Provided passage:
Ukrainian President Viktor Yanukovych
Ukrainian President Viktor Yanukovych
The Soviet Union used to propagate the notion that dissidents were funded by Western intelligence agencies.

Today, those same (now, post-Soviet) elites, push an updated version of this notion, by arguing that their opponents work with Western foundations and NGOs to foment democratic “revolutions.”

In Ukraine, President Viktor Yanykovych’s campaign against the opposition is an outgrowth of his Party of Regions’ alarm about the Arab Spring and of his rapidly collapsing popular support.

In 2003-2004, when the Communist Party (KPU) and Party of Regions first raised this fear of “revolution,” the threat was portrayed as a contagion spread by the 2000 Serbian and 2003 Georgian democratic revolutions.

Yanukovych sees the world through the prism of foreign conspiracies, continuing to believe the Orange Revolution was not an authentic popular uprising but a US conspiracy to deny him the presidency that he allegedly won.

For instance, he believes that former Economics Minister Bohdan Danylyshyn was granted asylum in the Czech Republic only after bribes were paid to Czech ministers, and that Western criticism of his administration is written by paid hacks. (The Czech government believes that the expulsion last week of two of its diplomats was Kyiv’s response to the granting of asylum).

Ukraine only released German NGO director Nico Lange from custody after Angela Merkel intervened.
At this year’s Davos summit, Yanukovych lamented the popular overthrow of the Tunisian dictator Zine el-Abidine Ben Ali because he had provided decades of "stability."

Immediately after Yanukovych’s election, Western foundations came under Security Service (SBU) and Party of Regions scrutiny.

In June of last year, the Ministry of Foreign Affairs called in diplomats from the US, German and Polish Embassies to warn them that their NGOs should abide by Ukrainian legislation.

In October, the SBU admitted it was investigating foreign funding for NGOs because of suspicion that “this money will be used for political activity in Ukraine.”

In August 2010, Nico Lange, director of the Konrad Adenauer Stiftung (a German think tank promoting democracy in developing countries around the world) was detained at Kyiv Airport and only permitted to enter Ukraine following intervention from Chancellor Angela Merkel.

Entries:
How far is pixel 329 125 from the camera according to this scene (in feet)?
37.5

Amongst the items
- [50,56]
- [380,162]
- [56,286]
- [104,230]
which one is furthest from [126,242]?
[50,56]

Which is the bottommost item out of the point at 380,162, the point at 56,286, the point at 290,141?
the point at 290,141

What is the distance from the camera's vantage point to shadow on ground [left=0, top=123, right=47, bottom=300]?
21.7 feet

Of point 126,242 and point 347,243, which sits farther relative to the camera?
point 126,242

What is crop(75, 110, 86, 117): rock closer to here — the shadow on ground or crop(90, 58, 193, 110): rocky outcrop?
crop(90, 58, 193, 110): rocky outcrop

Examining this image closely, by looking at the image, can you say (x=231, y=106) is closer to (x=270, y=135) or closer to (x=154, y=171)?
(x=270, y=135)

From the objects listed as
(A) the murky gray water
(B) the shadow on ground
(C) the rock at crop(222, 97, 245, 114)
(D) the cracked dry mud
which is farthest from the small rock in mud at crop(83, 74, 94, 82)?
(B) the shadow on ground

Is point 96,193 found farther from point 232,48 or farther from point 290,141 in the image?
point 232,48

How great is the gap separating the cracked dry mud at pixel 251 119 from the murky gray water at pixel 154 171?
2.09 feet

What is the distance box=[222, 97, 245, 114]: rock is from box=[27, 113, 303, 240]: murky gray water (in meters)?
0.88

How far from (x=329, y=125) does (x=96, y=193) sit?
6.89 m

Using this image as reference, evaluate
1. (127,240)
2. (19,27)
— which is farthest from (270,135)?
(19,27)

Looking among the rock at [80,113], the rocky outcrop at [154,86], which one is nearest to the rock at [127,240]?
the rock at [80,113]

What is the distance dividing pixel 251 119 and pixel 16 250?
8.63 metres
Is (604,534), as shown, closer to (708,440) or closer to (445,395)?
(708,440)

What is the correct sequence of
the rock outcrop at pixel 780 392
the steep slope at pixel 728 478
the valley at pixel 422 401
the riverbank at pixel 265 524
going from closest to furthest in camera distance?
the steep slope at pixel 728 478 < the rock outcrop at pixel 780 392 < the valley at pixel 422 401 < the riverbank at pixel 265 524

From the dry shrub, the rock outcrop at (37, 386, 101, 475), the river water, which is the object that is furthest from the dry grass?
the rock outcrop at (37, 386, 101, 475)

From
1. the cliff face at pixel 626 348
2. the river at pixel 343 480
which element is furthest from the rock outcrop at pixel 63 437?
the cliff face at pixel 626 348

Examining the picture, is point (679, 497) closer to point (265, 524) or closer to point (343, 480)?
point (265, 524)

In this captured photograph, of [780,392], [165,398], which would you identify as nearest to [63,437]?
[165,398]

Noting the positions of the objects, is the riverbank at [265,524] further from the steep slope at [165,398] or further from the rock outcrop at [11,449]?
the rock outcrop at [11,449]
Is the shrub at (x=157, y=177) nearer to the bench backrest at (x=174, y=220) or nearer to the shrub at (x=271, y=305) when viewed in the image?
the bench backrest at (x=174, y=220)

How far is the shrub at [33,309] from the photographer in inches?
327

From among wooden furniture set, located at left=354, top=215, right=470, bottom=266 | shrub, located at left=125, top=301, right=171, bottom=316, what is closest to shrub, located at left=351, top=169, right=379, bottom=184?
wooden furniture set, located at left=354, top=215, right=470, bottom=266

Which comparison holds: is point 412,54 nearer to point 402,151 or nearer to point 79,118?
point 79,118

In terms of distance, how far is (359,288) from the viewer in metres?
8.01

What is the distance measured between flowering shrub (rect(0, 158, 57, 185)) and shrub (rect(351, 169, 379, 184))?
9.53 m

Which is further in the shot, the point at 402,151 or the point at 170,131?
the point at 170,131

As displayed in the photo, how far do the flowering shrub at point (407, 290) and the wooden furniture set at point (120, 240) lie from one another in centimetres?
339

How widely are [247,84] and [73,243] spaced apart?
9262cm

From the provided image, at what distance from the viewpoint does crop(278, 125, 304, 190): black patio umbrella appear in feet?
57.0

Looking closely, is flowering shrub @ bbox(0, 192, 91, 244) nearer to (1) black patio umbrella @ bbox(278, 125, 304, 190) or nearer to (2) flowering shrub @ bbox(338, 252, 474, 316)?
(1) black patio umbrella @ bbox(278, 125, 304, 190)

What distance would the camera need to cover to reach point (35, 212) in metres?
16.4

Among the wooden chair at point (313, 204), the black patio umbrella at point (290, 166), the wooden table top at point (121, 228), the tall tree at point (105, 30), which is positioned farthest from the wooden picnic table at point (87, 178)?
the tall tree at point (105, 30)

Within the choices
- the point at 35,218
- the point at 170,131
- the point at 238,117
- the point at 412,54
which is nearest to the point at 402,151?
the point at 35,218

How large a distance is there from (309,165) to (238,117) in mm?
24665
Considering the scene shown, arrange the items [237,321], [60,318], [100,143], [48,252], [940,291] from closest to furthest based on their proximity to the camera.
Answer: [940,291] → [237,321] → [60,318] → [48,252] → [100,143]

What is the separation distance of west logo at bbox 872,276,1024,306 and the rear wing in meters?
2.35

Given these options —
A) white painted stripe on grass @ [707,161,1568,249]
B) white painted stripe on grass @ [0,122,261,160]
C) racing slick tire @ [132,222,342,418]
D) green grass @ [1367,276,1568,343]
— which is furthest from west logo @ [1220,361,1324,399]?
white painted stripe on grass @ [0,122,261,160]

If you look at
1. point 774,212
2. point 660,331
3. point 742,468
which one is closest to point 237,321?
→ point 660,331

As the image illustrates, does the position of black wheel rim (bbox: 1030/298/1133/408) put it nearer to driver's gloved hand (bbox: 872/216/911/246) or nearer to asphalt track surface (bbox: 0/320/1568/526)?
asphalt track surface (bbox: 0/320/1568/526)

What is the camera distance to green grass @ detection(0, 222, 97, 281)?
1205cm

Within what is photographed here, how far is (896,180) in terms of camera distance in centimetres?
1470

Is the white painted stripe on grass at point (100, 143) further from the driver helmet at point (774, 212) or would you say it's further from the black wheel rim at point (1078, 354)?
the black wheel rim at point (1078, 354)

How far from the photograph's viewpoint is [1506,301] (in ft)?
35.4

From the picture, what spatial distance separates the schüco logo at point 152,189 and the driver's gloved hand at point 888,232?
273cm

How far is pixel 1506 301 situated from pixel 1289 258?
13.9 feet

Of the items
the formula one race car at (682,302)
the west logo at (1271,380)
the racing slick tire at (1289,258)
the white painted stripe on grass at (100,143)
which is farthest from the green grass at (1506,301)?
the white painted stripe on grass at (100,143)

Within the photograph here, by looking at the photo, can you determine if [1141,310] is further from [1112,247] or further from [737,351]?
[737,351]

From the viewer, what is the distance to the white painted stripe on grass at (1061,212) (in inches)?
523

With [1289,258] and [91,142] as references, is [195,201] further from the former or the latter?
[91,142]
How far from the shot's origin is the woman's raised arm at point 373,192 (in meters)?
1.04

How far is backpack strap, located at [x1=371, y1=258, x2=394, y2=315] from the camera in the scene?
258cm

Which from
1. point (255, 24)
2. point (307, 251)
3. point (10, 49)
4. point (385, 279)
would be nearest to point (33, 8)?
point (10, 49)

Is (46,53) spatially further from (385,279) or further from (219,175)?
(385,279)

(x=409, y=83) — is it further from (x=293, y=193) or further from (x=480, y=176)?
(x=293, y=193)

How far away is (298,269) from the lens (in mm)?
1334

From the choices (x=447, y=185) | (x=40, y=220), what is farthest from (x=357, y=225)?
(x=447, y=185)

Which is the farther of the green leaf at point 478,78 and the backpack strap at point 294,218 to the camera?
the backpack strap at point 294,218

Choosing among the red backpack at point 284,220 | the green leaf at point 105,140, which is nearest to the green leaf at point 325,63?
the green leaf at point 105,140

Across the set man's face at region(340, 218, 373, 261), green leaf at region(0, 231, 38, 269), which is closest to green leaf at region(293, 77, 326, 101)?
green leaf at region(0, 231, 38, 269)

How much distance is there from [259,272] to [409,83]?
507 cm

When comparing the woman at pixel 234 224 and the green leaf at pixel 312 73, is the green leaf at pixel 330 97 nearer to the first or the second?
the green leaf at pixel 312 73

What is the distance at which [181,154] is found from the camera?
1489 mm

Problems to work on:
**1.** Please pull out every line of the listing that contains the word "steep".
**2.** Carry on the passage about Yanukovych from where it stops.
The passage about Yanukovych and the listing have nothing to do with each other.

Per-task answers:
**1.**
the steep slope at pixel 728 478
the steep slope at pixel 728 478 < the rock outcrop at pixel 780 392 < the valley at pixel 422 401 < the riverbank at pixel 265 524
Noting the positions of the objects, is the riverbank at [265,524] further from the steep slope at [165,398] or further from the rock outcrop at [11,449]?

**2.**
George Soros A Regular Target

A month later, the Soros Foundation came under SBU scrutiny, as it did again in April when Party of Regions faction leader Oleksandr Yefremov claimed the foundation had allocated funding for the training of Ukrainian activists to implement projects “similar to those in North Africa.”

This wasn’t the first time that Party of Regions has gone after Soros; in 2003, it alleged that he had funded the Pora (Its Time!) NGO a reincarnated version of Georgia’s Khmara (Enough!) youth group, which he had supposedly created in 2003.

Soros’s spring 2004 visit to Crimea was dogged by claims he intended to prepare the ground for the training of nationalist and Tatar paramilitaries to support a “Chestnut revolution” in Kiev, and that he was “creating conditions for direct foreign intervention” in the Ukrainian capital.

Ukrainian member of parliament Olena Bondarenko wants to restrict Western funding for NGOs.

The 2006 Russian law restricting foreign funding of NGOs, and the ideology behind it, was inspired by similar Ukrainian initiatives.

Ukraine introduced legislation on December 11, 2003 to investigate foreign support of NGOs. The vote to create a temporary investigative commission of eleven deputies was based on a November 2003 parliamentary resolution claiming that external financing of NGOs had, “reached mass proportions, and it amounts to direct interference in the internal affairs of Ukraine.”

This, it was claimed, required examination of the activities of foreign-sponsored groups that might influence the upcoming 2004 presidential elections.

Party of Regions deputies, such as Olena Bondarenko, are publicly airing their support for draft legislation restricting Western funding of Ukrainian NGOs and the halting of Western training for activists and journalists.

President Yanukovych has transformed parliament into a rubber stamp institution and such legislation, if introduced, would be adopted.

KPU leader Piotr Symonenko demanded that all NGOs be closed during the 2004 elections or, even better, shut down permanently.

KPU deputy Valeriy Misiura, head of the investigative commission, told parliament that the authorities “should resolutely resist attempts by foreign embassies and organizations to meddle in our domestic affairs, dictate humiliating conditions, and influence decision making through organizations sponsored from abroad.”

The vote to establish a commission came during the same month as the Rose Revolution and on the eve of President Mikheil Saakashvili’s January 2004 visit to Kyiv, when he voiced his support for an opposition victory.

Increased Tax Probes Of Western NGOs

Misiura was convinced that the Serbian Otpor (Resistance) and Belarusian ZUBR (Bison) youth NGOs were training young Ukrainians in acts of civil disobedience.

The parliamentary commission never concluded its report because opposition members refused to endorse it.

Nevertheless, the State Tax Administration (DPI) increased investigations of Western-funded NGOs ahead of the 2004 elections. Last year, DPI head Nikolai Azarov became Prime Minister and head of the Party of Regions.

The KPU and Party of Regions have accused the Our Ukraine party of being directed from the US Embassy, an echo of the claim made by Minister of Education Dmytro Tabachnyk that the Yushchenko administration receives its orders from Washington.

'U.S. Conspiracy'

The KPU argued that a Yushchenko victory in 2004 would have led to Ukraine's becoming a “US and NATO protectorate,” as was the case when the US allegedly intervened to ensure Saakashvili’s election in Georgia.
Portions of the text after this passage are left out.